Media outlets don’t run stories just because of a “great” relationship. They run stories for two reasons: 1, because it is great content and a benefit to their listeners; and 2, because they are paid to do so.

The very fabric of what we are made of is because of the former.  And, the latter is the very thread that unravels our industry.  Let’s call a spade a spade.  If companies are out there buying time, why not just admit it?  Why not just say it is an advertisement purchase and not a ‘guaranteed placement?’

Do others present the case that a ‘guaranteed placement’ is a public relations tactic that is different from earned media?  Are they so scared their content will not be accepted and used by newsrooms that they cower and go straight to this tactic?

The first and most important difference is that guaranteed placements are advertisements, where money is exchanged between service companies and media outlets.  The second is that earned media placements run in news and public affairs programming, while ‘guaranteed placements’ run in advertising segments, therefore, giving them less credibility and monetary value.

If a story would not stand up under the strict news criteria set by reporters, why do we call it public relations?
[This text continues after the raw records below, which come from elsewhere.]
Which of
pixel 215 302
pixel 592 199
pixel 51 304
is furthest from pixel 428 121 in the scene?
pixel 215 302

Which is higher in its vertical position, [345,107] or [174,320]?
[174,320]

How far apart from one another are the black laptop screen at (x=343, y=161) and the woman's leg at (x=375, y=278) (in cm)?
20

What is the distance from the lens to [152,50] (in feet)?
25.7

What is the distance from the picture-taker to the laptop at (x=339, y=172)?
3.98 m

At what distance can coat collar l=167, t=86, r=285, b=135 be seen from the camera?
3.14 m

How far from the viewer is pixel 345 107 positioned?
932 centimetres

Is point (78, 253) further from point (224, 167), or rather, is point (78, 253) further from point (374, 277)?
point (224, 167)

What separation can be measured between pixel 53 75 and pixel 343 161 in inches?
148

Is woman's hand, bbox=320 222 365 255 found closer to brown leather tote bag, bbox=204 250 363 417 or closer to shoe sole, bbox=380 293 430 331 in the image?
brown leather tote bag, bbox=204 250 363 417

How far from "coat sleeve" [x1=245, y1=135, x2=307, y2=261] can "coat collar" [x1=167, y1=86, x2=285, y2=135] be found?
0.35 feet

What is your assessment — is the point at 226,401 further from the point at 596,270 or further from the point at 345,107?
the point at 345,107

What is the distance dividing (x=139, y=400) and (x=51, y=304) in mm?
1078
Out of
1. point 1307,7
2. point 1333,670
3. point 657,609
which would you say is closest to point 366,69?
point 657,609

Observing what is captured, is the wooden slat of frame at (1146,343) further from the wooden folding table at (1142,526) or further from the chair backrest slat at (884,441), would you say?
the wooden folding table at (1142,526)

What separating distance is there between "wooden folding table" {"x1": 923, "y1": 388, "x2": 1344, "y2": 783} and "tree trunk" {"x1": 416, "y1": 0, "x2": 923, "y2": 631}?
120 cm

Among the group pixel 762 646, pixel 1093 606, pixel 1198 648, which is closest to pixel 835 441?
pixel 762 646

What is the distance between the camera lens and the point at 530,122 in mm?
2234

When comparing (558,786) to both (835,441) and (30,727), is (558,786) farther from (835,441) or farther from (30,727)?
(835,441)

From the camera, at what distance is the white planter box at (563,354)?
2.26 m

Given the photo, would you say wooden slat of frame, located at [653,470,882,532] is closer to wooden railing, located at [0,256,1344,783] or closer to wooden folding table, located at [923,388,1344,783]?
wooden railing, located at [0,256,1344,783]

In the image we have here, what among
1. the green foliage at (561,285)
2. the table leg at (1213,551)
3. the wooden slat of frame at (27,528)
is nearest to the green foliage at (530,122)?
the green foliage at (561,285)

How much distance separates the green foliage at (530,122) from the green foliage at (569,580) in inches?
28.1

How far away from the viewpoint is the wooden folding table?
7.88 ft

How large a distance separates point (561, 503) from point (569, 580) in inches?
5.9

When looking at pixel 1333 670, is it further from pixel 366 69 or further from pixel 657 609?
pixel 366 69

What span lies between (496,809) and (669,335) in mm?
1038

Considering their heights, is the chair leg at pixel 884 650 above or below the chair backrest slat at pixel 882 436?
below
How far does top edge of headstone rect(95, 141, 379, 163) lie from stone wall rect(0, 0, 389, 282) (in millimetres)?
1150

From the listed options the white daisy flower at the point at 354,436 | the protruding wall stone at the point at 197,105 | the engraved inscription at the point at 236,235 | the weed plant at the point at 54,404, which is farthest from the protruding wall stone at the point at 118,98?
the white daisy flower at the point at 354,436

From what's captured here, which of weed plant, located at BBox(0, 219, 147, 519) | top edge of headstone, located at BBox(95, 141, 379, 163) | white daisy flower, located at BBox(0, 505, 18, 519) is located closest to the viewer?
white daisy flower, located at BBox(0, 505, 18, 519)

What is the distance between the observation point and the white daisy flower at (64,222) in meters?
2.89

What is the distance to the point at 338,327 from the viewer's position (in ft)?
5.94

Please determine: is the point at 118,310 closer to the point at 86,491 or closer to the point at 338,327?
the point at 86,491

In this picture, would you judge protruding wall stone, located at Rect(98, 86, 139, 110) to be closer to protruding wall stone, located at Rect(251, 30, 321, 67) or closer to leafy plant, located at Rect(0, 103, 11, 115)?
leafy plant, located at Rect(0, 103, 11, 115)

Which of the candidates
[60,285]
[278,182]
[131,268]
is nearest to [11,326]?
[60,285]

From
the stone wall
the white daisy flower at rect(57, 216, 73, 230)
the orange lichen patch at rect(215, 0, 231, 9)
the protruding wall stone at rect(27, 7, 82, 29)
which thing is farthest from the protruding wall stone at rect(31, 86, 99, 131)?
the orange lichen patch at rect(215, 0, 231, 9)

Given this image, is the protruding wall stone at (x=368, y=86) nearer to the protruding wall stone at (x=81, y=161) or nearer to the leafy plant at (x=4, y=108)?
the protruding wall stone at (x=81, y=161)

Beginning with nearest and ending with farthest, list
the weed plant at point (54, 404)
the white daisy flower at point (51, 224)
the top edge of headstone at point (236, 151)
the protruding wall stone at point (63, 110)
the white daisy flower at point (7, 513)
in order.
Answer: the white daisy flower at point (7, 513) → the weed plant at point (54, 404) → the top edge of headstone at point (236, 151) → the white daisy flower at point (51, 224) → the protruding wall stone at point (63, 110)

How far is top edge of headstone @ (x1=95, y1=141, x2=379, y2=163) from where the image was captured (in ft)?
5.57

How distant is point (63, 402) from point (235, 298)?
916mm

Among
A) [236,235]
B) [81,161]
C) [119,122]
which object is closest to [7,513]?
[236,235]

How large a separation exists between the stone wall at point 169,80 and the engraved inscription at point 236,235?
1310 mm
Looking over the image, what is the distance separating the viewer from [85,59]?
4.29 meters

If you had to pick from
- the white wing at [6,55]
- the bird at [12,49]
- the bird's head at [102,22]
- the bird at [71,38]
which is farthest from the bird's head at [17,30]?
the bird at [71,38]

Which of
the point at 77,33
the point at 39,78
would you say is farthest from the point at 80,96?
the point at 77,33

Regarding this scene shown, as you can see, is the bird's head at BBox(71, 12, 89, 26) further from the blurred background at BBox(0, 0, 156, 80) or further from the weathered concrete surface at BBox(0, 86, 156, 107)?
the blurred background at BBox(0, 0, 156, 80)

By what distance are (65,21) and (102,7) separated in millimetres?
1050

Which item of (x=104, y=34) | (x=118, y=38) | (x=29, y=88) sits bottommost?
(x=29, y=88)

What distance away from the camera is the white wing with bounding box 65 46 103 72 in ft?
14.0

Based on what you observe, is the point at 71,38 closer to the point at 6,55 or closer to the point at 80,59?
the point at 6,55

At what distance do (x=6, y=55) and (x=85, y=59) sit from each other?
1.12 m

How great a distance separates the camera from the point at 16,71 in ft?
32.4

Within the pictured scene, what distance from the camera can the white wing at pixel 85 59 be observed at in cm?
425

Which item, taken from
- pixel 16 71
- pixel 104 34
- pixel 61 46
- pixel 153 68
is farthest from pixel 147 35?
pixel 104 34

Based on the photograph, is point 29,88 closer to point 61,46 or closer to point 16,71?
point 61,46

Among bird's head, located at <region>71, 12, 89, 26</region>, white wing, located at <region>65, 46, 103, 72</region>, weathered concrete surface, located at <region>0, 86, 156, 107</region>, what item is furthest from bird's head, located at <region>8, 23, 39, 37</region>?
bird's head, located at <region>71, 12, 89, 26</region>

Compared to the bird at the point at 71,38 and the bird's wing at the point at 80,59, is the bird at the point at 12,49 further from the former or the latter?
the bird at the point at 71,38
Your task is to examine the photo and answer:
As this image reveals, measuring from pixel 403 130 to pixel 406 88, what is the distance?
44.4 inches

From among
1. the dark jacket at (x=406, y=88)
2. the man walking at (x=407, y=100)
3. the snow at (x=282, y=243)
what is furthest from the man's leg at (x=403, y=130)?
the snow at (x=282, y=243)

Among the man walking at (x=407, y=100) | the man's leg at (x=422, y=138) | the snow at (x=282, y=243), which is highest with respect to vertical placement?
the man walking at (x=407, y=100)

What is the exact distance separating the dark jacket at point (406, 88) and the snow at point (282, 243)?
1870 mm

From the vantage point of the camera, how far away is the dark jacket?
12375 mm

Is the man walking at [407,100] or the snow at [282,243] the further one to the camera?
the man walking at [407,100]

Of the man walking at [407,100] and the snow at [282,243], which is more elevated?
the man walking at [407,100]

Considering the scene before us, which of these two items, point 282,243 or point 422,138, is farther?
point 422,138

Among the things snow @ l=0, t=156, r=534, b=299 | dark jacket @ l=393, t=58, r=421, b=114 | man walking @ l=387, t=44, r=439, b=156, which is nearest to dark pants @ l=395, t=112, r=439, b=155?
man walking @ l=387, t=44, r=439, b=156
Why not call it paid media or advertising?

Therefore, the usage of a story depends on its news value, listener relevancy, and how it fits into the current news issues of the day.

As PR people, shouldn’t that be the creed we work under each day?

Susan Apgood photoSusan Matthews Apgood, president and co-founder of News Generation, has been in public relations for nearly 20 years, and is active in a number of public relations associations, including the Public Relations Society of America and Washington Women in Public Relations. Apgood frequently guest speaks in undergraduate and graduate classes at George Washington University, Johns Hopkins University, Georgetown University, and American University, and in 2013 moderated a media relations-related panel at PRSA’s Health Academy Conference.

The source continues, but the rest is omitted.